After four years of it listening to the faintest rumblings under the surface of Mars, the InSight lander has fallen silent on the Red Planet. The lander did not respond to communications from Earth, indicating a loss of signal as its power goes down to nil due to its inability to recharge its batteries.
"The lander’s power has been declining for months, as expected, and it’s assumed InSight may have reached its end of operations. It’s unknown what prompted the change in its energy; the last time the mission contacted the spacecraft was on Dec. 15, 2022," Nasa said in an update.
Dust has completely covered the solar panels on the spacecraft, diminishing its recharge and power capacity.

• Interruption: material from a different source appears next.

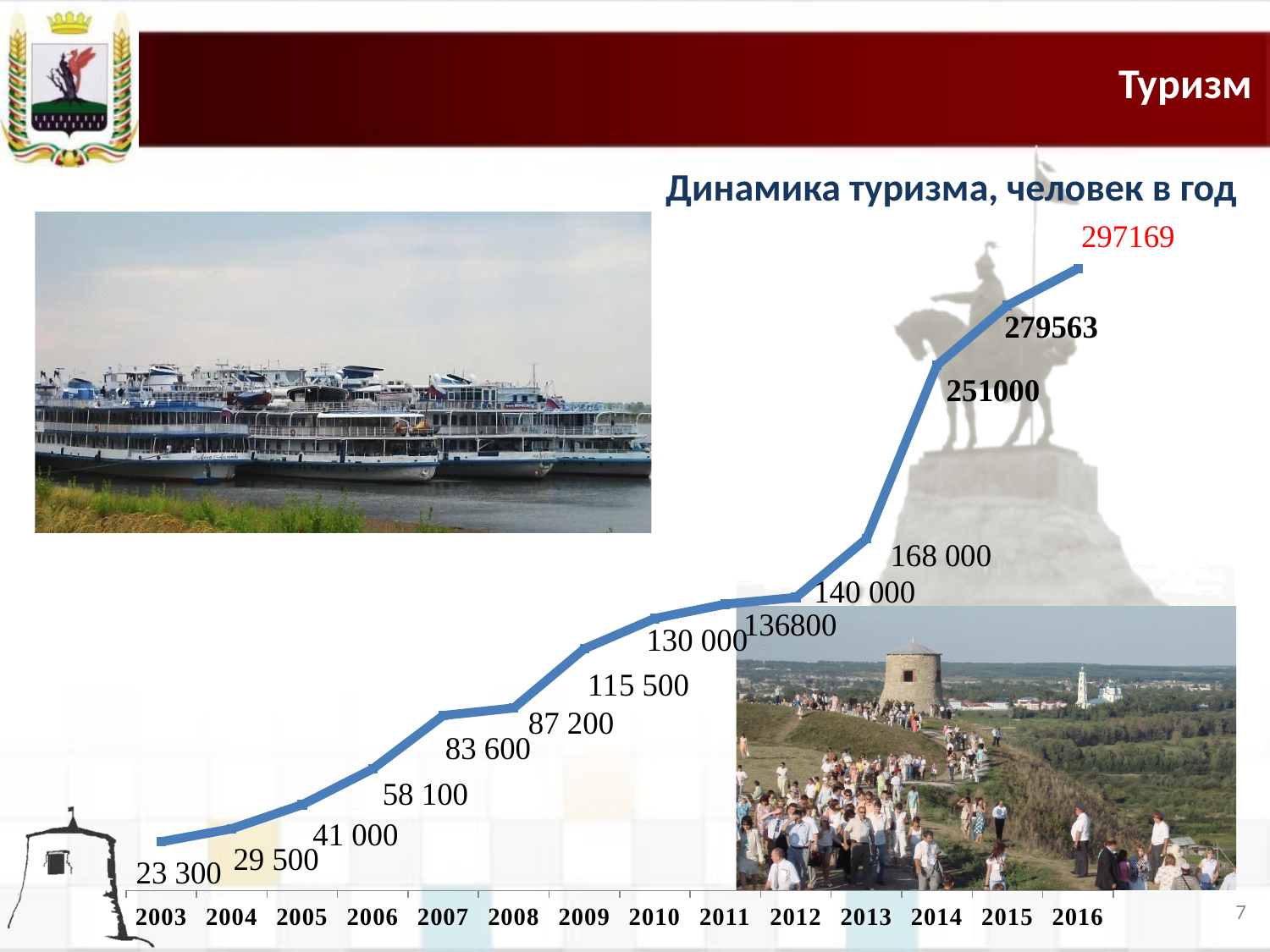
Which is larger, the value for 2007 or the value for 2008? 2008 How many years are plotted on the x axis? 14 What is the difference between the values for 2014 and 2013? 83 000 What is the difference between the values for 2016 and 2015? 17606 What is the value for 2014? 251000 Which year has the lowest value? 2003 What is the value for 2016? 297169 What is the value for 2009? 115 500 Which year has the highest value? 2016 What is the title of the chart? Динамика туризма, человек в год What kind of chart is shown on the slide? line chart What is the value for 2003? 23 300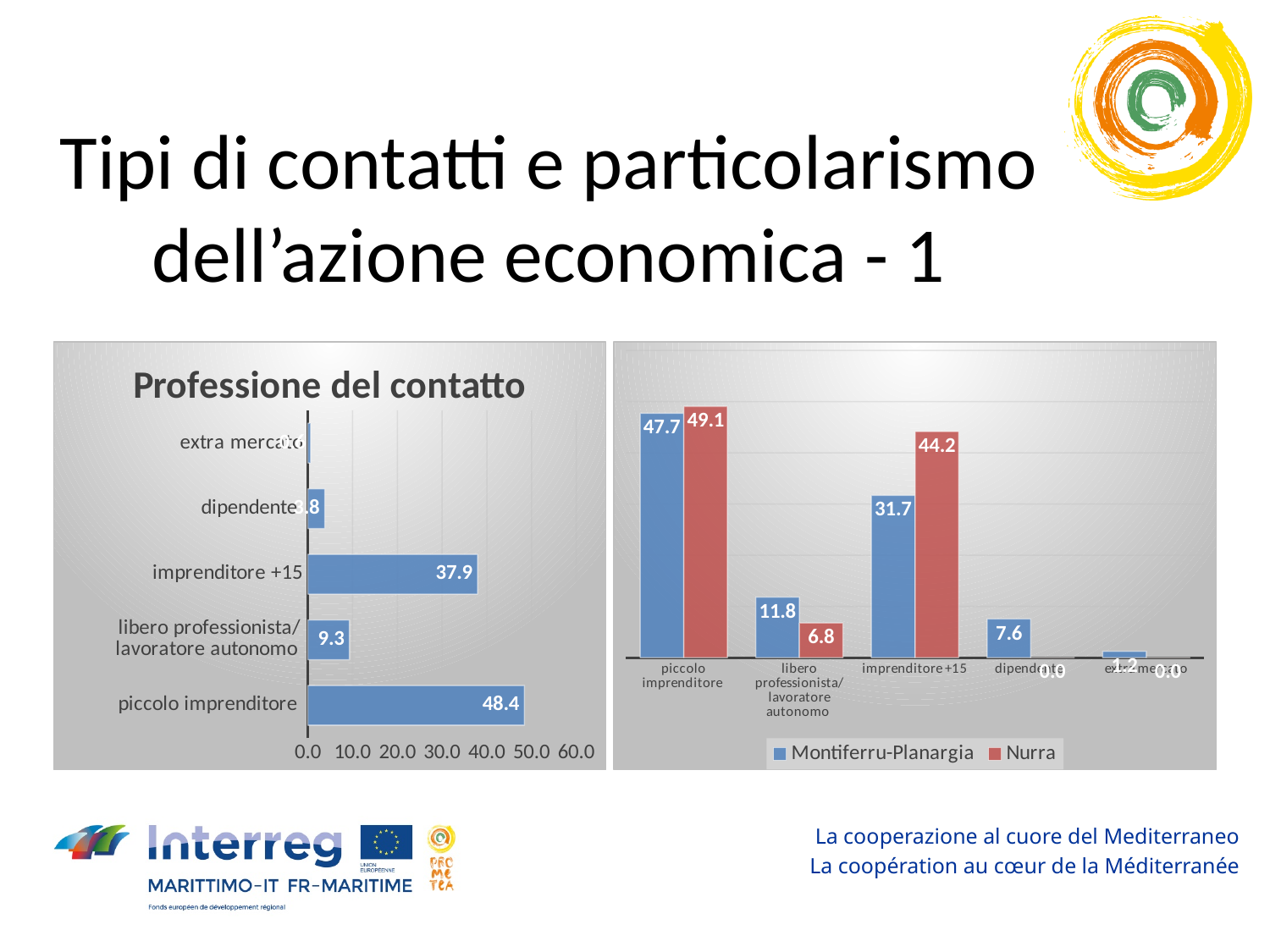
In the left chart titled 'Professione del contatto', what is the value for imprenditore +15? 37.9 In the right chart, which is larger for imprenditore +15: Montiferru-Planargia or Nurra? Nurra In the right chart, which category has the highest value for Nurra? piccolo imprenditore In the left chart titled 'Professione del contatto', which category has the highest value? piccolo imprenditore What kind of chart is the left chart titled 'Professione del contatto'? bar chart In the left chart titled 'Professione del contatto', what is the difference between the values for piccolo imprenditore and imprenditore +15? 10.5 In the left chart titled 'Professione del contatto', how many categories are shown? 5 In the left chart titled 'Professione del contatto', what is the value for piccolo imprenditore? 48.4 In the right chart, what is the value for Nurra for imprenditore +15? 44.2 In the right chart, how many series does the legend list? 2 In the right chart, what is the value for Montiferru-Planargia for libero professionista/lavoratore autonomo? 11.8 In the right chart, what is the difference between the Montiferru-Planargia and Nurra values for libero professionista/lavoratore autonomo? 5.0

While the mission was aimed for one Mars year (about two Earth years), the InSight lander worked for double that mission timeline after it landed on the Red Planet.
InSight landed on Mars in 2018 and was the first spacecraft to document a marsquake. It detected more than 1,300 marsquakes with its French-built seismometer, including several caused by meteoroid strikes. The most recent marsquake sensed by InSight, earlier this year, left the ground shaking for at least six hours, according to NASA.
The seismometer readings shed light on Mars’ interior.
The spacecraft in its final message with a picture said, "My power’s really low, so this may be the last image I can send. Don’t worry about me though: my time here has been both productive and serene. If I can keep talking to my mission team, I will – but I’ll be signing off here soon. Thanks for staying with me."
Scientists revealed that InSight scored another first, capturing a Martian dust devil not just in pictures, but sound. In a stroke of luck, the whirling column of dust blew directly over the lander in 2021 when its microphone was on. The lander’s other main instrument, however, encountered nothing but trouble.
The spacecraft during its extended mission has recorded some of the biggest quakes on Mars including the biggest one. Nasa still has two active rovers on Mars: Curiosity, roaming the surface since 2012, and Perseverance, which arrived early last year.
Perseverance is in the midst of creating a sample depot; the plan is to leave 10 tubes of rock cores on the Martian surface as a backup to samples on the rover itself. NASA plans to bring some of these samples back to Earth in a decade, in its longtime search for signs of ancient microscopic life on Mars.